▶ _Stated goal_
Set each entry down verbatim, omitting images.

# The records start

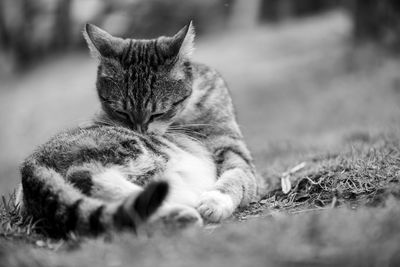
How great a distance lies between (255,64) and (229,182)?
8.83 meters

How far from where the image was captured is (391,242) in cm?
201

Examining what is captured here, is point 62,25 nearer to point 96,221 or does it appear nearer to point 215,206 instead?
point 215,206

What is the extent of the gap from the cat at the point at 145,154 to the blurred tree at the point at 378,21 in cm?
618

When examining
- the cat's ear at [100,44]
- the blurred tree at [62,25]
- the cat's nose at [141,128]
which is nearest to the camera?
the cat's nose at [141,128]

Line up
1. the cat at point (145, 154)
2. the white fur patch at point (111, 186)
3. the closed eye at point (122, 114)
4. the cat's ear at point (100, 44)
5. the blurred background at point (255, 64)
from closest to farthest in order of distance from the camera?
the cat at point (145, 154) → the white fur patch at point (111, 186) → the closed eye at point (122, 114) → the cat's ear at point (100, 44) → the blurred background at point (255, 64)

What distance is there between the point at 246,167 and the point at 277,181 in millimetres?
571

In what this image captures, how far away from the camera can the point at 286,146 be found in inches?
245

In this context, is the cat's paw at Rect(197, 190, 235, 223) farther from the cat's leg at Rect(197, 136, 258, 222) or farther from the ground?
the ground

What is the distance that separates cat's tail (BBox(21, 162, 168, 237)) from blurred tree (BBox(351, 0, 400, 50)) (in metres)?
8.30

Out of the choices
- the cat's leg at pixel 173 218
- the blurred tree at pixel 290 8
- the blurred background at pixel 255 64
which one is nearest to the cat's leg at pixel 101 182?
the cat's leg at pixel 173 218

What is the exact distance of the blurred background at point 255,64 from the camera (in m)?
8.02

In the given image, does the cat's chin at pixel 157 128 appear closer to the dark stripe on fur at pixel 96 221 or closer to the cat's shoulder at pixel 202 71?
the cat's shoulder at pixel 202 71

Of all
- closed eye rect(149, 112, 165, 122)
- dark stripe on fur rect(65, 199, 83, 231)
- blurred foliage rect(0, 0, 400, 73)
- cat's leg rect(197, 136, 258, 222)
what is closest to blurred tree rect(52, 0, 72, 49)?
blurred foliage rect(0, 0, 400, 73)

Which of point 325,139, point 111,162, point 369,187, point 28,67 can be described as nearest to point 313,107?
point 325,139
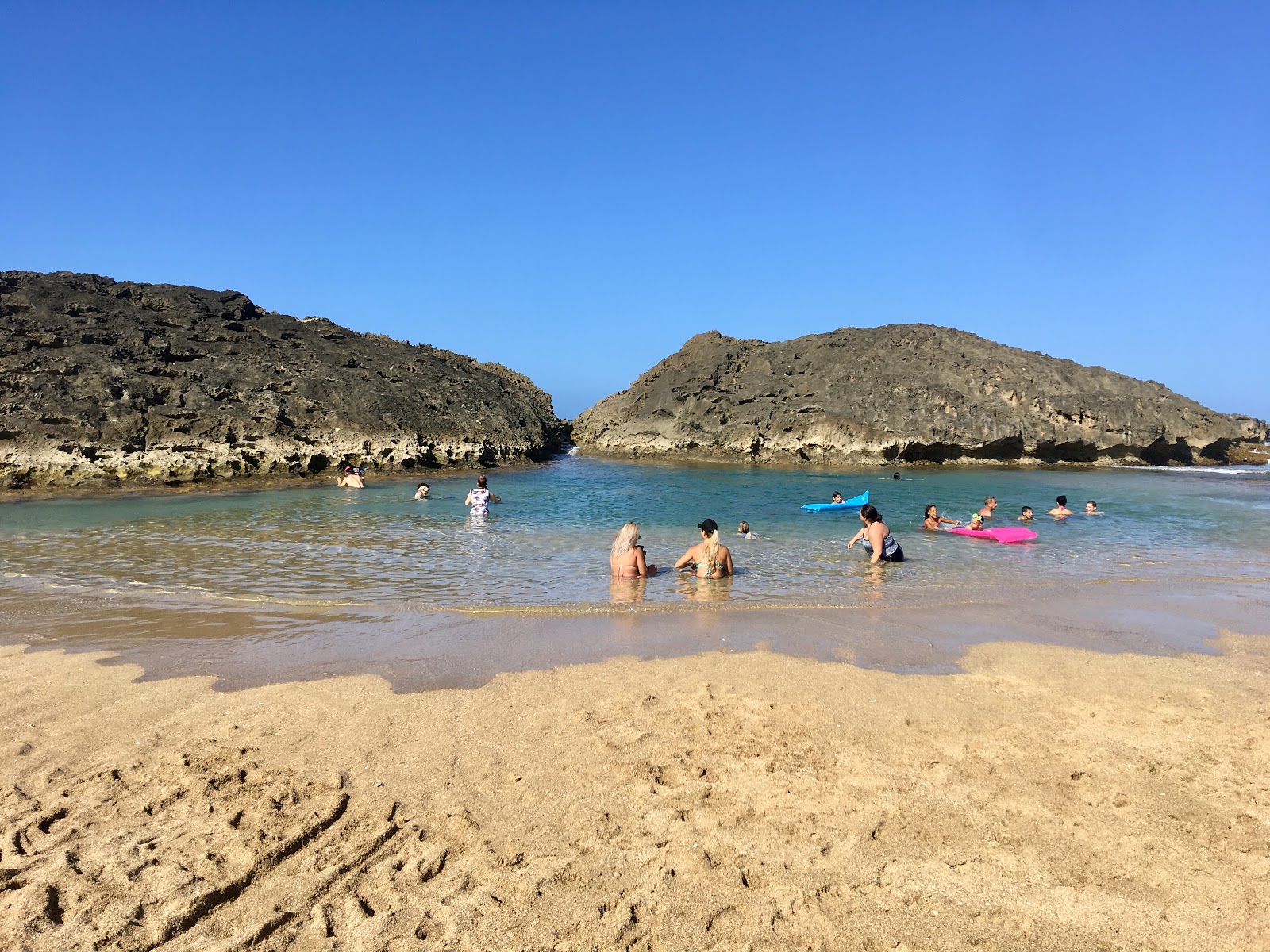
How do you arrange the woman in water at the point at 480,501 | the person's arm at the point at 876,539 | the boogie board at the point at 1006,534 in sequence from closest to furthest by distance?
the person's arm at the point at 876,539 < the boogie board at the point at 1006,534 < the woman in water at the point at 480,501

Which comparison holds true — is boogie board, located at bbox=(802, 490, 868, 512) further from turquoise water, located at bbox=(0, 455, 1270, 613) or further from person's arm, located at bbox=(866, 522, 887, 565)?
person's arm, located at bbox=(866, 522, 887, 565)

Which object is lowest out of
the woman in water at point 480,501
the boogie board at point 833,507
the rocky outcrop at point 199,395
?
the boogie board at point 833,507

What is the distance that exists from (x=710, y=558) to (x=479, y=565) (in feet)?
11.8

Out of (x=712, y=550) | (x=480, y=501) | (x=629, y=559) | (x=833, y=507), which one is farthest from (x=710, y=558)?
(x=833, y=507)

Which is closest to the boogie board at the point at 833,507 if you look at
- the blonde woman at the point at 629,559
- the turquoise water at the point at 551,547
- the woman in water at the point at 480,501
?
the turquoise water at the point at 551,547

# The records end

▶ _Solution for this problem_
How great a distance lies between (255,64) and (229,182)?
8.83 meters

How far from where the image was captured is (391,242) in cm?
201

Examining what is captured here, is point 62,25 nearer to point 96,221 or does it appear nearer to point 215,206 instead?
point 215,206

What is the extent of the gap from the cat at the point at 145,154 to the blurred tree at the point at 378,21 in cm?
618

When examining
- the cat's ear at [100,44]
- the blurred tree at [62,25]
- the cat's nose at [141,128]
which is nearest to the camera?
the cat's nose at [141,128]

Line up
1. the cat at point (145, 154)
2. the white fur patch at point (111, 186)
3. the closed eye at point (122, 114)
4. the cat's ear at point (100, 44)
5. the blurred background at point (255, 64)
from closest to farthest in order of distance from the camera?
the cat at point (145, 154) → the white fur patch at point (111, 186) → the closed eye at point (122, 114) → the cat's ear at point (100, 44) → the blurred background at point (255, 64)

What distance is there between the point at 246,167 and the point at 277,181 in millimetres?
571

In what this image captures, how far away from the camera can the point at 286,146 be found in inches?
245

In this context, is the cat's paw at Rect(197, 190, 235, 223) farther from the cat's leg at Rect(197, 136, 258, 222) or farther from the ground?
the ground

What is the distance that separates cat's tail (BBox(21, 162, 168, 237)) from blurred tree (BBox(351, 0, 400, 50)) (in metres)?
8.30

Out of the choices
- the cat's leg at pixel 173 218
- the blurred tree at pixel 290 8
- the blurred background at pixel 255 64
which one is nearest to the cat's leg at pixel 101 182?
the cat's leg at pixel 173 218

What is the exact distance of the blurred background at point 255,64 from the camera (in m)?
8.02

In the given image, does the cat's chin at pixel 157 128 appear closer to the dark stripe on fur at pixel 96 221 or closer to the cat's shoulder at pixel 202 71?
the cat's shoulder at pixel 202 71

Of all
- closed eye rect(149, 112, 165, 122)
- dark stripe on fur rect(65, 199, 83, 231)
- blurred foliage rect(0, 0, 400, 73)
- cat's leg rect(197, 136, 258, 222)
what is closest to blurred tree rect(52, 0, 72, 49)?
blurred foliage rect(0, 0, 400, 73)

Which of point 325,139, point 111,162, point 369,187, point 28,67 can be described as nearest to point 313,107?
point 325,139
How do you arrange the woman in water at the point at 480,501 | the person's arm at the point at 876,539 | the boogie board at the point at 1006,534 in sequence from closest to furthest by distance?
the person's arm at the point at 876,539 < the boogie board at the point at 1006,534 < the woman in water at the point at 480,501

Which comparison holds true — is boogie board, located at bbox=(802, 490, 868, 512) further from turquoise water, located at bbox=(0, 455, 1270, 613) or further from person's arm, located at bbox=(866, 522, 887, 565)?
person's arm, located at bbox=(866, 522, 887, 565)

Which object is lowest out of
the woman in water at point 480,501
the boogie board at point 833,507
the rocky outcrop at point 199,395
?
the boogie board at point 833,507

What is the distance that exists from (x=710, y=558) to (x=479, y=565) (in feet)?
11.8

Out of (x=712, y=550) | (x=480, y=501) | (x=629, y=559) | (x=833, y=507), which one is farthest from (x=710, y=558)?
(x=833, y=507)

Which is closest to the boogie board at the point at 833,507 if you look at
- the blonde woman at the point at 629,559
- the turquoise water at the point at 551,547
- the woman in water at the point at 480,501
?
the turquoise water at the point at 551,547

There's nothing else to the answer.